Given passage:
**********
A potentially related issue I was also having with merge-taxa
Similar issues arising in different contexts

Update:

Still not an issue I need resolved, but I installed qiime2 v2021.2.0 and rescript v2021.2.0 and am still having the same issue as above.

Looking back into the citations of the original taxonomy artifacts I'm seeing qiime2 v2021.2.0 and rescript v2020.6.1+3.g39f608e, though I'm not sure why I would have installed such an old version of rescript since I hadn't started using qiime until this year.

I did not confirm that my workaround was successful in the older version, but I assume it does. There are still blank "Taxon" values.
**********
Source information:
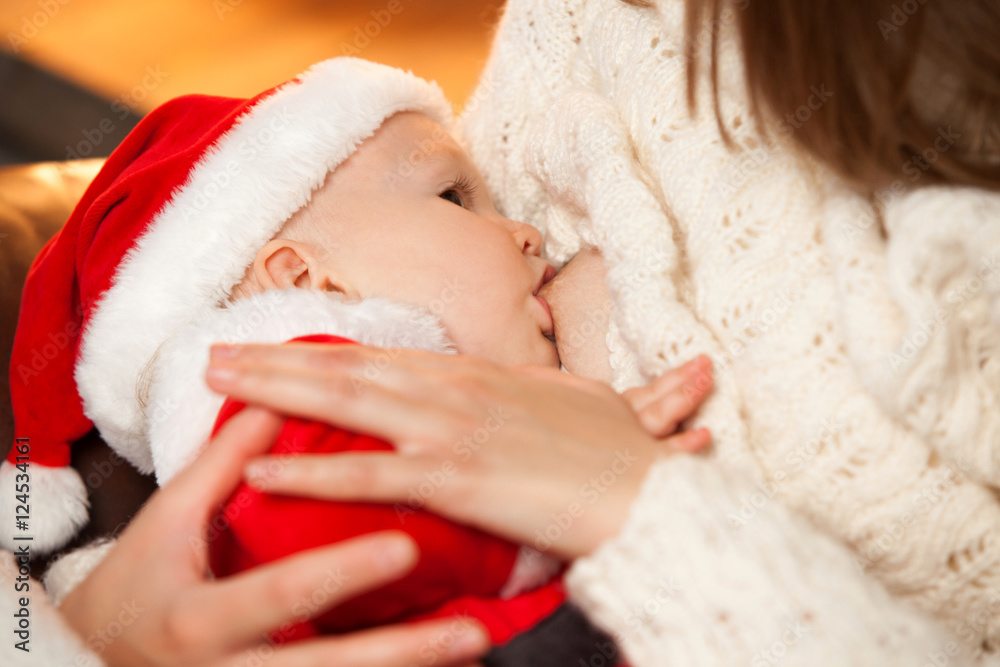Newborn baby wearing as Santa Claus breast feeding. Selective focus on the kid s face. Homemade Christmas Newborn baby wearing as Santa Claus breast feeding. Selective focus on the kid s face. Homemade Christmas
**********
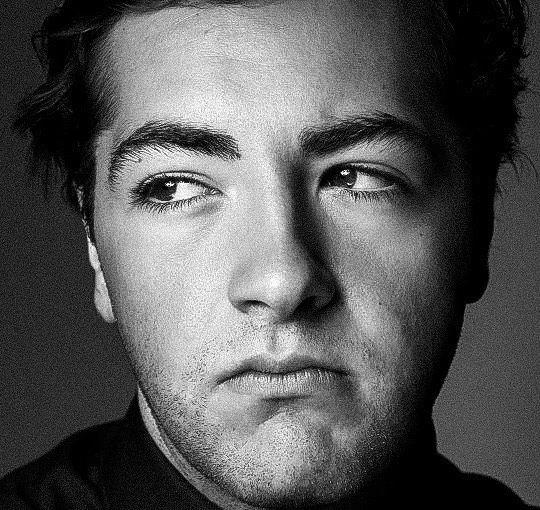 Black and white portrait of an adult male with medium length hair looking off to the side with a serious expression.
**********
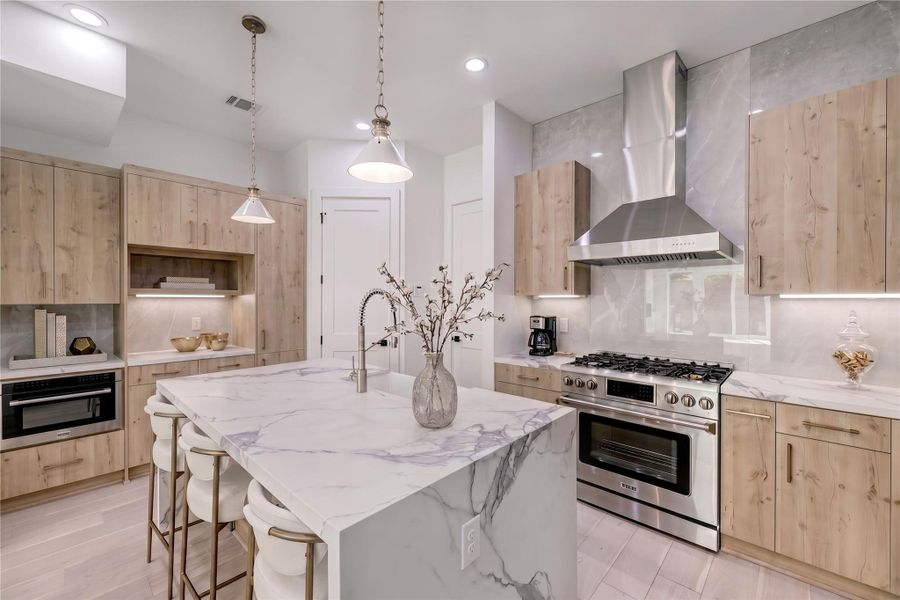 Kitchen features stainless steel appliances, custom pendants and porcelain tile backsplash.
**********
What the exercise asks: Copy the forum post on the rescript version issue starting at "Still not an" and ending at "until this year.", swapping "rescript" for "q2-rescript". The material comes from a separate source.

Response to the task:
Still not an issue I need resolved, but I installed qiime2 v2021.2.0 and q2-rescript v2021.2.0 and am still having the same issue as above.

Looking back into the citations of the original taxonomy artifacts I'm seeing qiime2 v2021.2.0 and q2-rescript v2020.6.1+3.g39f608e, though I'm not sure why I would have installed such an old version of q2-rescript since I hadn't started using qiime until this year.